# Start of SUPPLIED TEXT
Ideas that break loose & change stuff

What is a Good Revolution? We’ve spent the last year celebrating the democratic reforms of the ‘Arab Spring’. Iran, Syria, Egypt, Libya, Jordan have all had mass movements against unpleasant regimes.
The degree to which social media was ‘responsible’ has been debated, but you have to admit… the timing is pretty coincidental.
Who’s to say that a mass demonstration of violence against a prevailing system is less valid in London than in Egypt?
Well, the objective for a common good, I guess. There’s no purpose to the London riots, no desired outcome for a better society.
But just because this is more mob than movement, we shouldn’t be so quick to dismiss it as a type of revolution. A fairly scary one.
A massive change in social convention = Revolution
Iran and Egypt have shown that social media makes it easier for a group to act against repression.
London has shown that social media also makes it easy for people to mobilise on … what? Disgruntlement?
Usually you need to get a level of real common rage to fuel a group large enough to actually be unstoppable, or at least hard to contain.
Now, the cost of spreading that word is so low that when enough bored kids are crammed together, and economic conditions are low, they’ll hit the streets to rage about the lack of fizz in their Fantas.
Clay Shirky was the first (I’d read) to suggest the internet’s main benefit to society is the lowered transaction costs of making a group. Failure is cheaper now, so audacious attempts are easier. We now see that this is irrespective of the group’s objective: be it democracy, or an armful of free jeans.
So perhaps this is a revolution - not of ideals, but as a massive change in convention. The tolerance threshold to action has been lowered: mass violence is suddenly as easy to do as apathy.
10 August 2011
Throughout London parts of the mobile network have crashed. SMS being used to coordinate which places to attack and loot. Twitter announcing new places every 20 minutes that have erupted in riots, spreading some unbelievable photos.
# End of SUPPLIED TEXT
> [REQUIREMENTS]:
**a.** Update the piece on riots and social media, giving everything from "A massive change in social" down to "hard to contain." with "social media" replaced by "the internet".
**b.** Does the piece on riots and social media support each statement below? Answer yes or no for each, quoting the deciding words. (i) The London riots had a clear desired outcome. (ii) Clay Shirky suggested the internet's main benefit to society is the lowered transaction costs of making a group. (iii) Twitter announced new riot locations every hour.
**c.** What does the piece on riots and social media say? Sum it up in two sentences.
# Start of ENTRIES
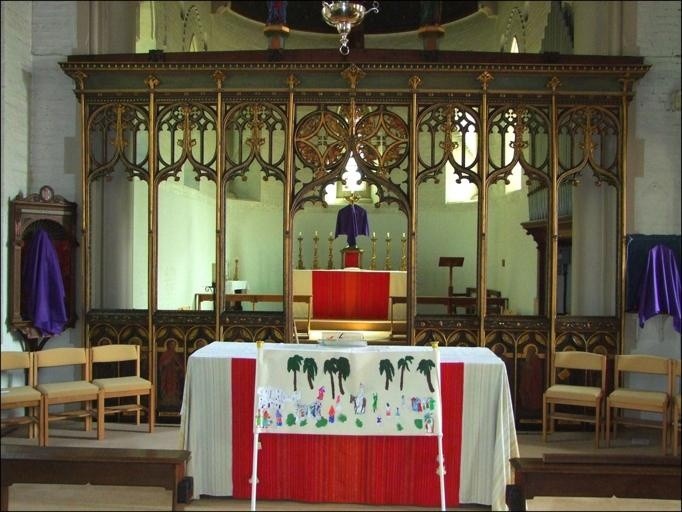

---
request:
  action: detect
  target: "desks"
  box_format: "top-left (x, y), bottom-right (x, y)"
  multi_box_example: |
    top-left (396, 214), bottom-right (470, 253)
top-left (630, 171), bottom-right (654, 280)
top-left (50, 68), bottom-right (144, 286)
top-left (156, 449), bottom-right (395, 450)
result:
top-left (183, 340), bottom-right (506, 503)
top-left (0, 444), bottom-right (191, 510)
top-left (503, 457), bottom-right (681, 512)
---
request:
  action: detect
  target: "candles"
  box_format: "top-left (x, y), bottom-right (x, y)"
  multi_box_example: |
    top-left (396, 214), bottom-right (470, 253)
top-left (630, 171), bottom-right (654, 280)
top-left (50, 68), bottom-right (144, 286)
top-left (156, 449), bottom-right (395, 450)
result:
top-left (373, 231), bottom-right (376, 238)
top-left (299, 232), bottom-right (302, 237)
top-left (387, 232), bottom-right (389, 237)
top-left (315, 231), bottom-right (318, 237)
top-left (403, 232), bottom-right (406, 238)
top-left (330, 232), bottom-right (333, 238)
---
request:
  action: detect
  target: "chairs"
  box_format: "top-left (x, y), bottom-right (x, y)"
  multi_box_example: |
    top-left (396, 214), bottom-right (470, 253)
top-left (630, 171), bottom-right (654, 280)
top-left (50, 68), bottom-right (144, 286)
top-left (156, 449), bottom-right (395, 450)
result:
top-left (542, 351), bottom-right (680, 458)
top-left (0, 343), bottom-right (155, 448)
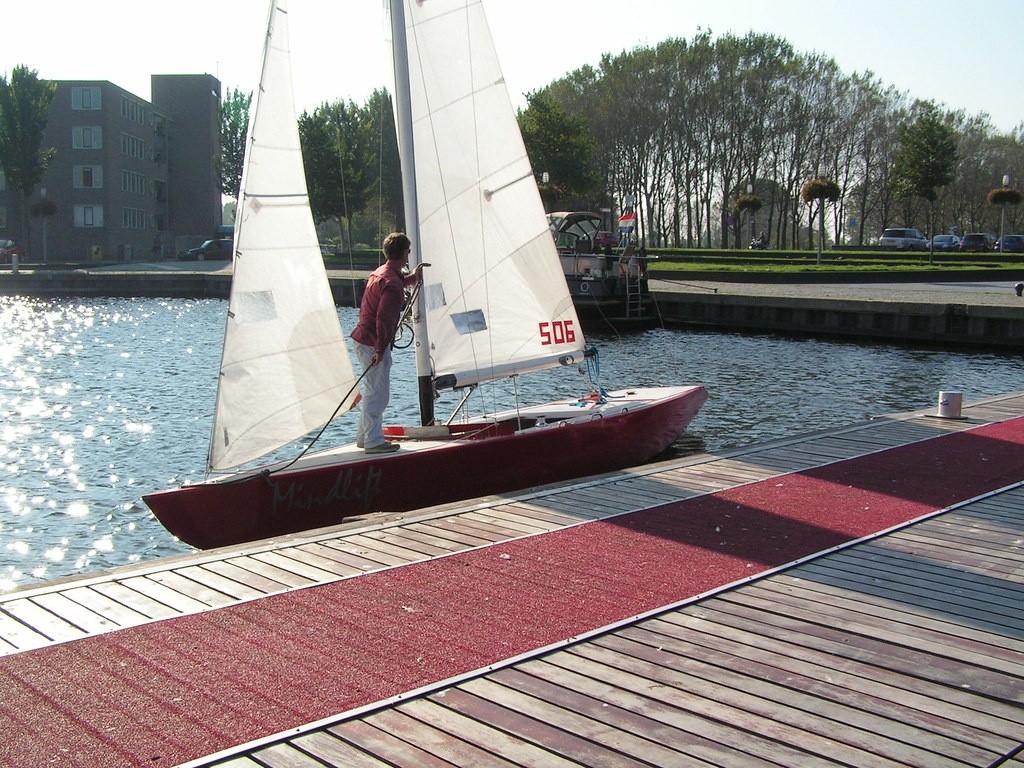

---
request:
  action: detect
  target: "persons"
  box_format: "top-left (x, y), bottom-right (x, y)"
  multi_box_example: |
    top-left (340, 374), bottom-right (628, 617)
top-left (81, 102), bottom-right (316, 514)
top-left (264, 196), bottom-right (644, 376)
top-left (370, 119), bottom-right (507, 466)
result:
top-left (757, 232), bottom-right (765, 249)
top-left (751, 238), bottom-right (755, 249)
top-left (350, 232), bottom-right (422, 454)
# End of ENTRIES
> [PER-TASK OUTPUTS]:
**a.**
A massive change in social convention = Revolution
Iran and Egypt have shown that the internet makes it easier for a group to act against repression.
London has shown that the internet also makes it easy for people to mobilise on … what? Disgruntlement?
Usually you need to get a level of real common rage to fuel a group large enough to actually be unstoppable, or at least hard to contain.

**b.**
(i) No: "There’s no purpose to the London riots, no desired outcome for a better society."
(ii) Yes: "Clay Shirky was the first (I’d read) to suggest the internet’s main benefit to society is the lowered transaction costs of making a group."
(iii) No: "Twitter announcing new places every 20 minutes that have erupted in riots"

**c.** Social media made it easier for groups in Iran and Egypt to act against repression, and it also let people in London mobilize for riots that had no purpose or desired outcome for a better society. Drawing on Clay Shirky's idea that the internet lowers the cost of forming a group, the piece calls this a revolution of convention rather than ideals, in which mass violence has become as easy as apathy.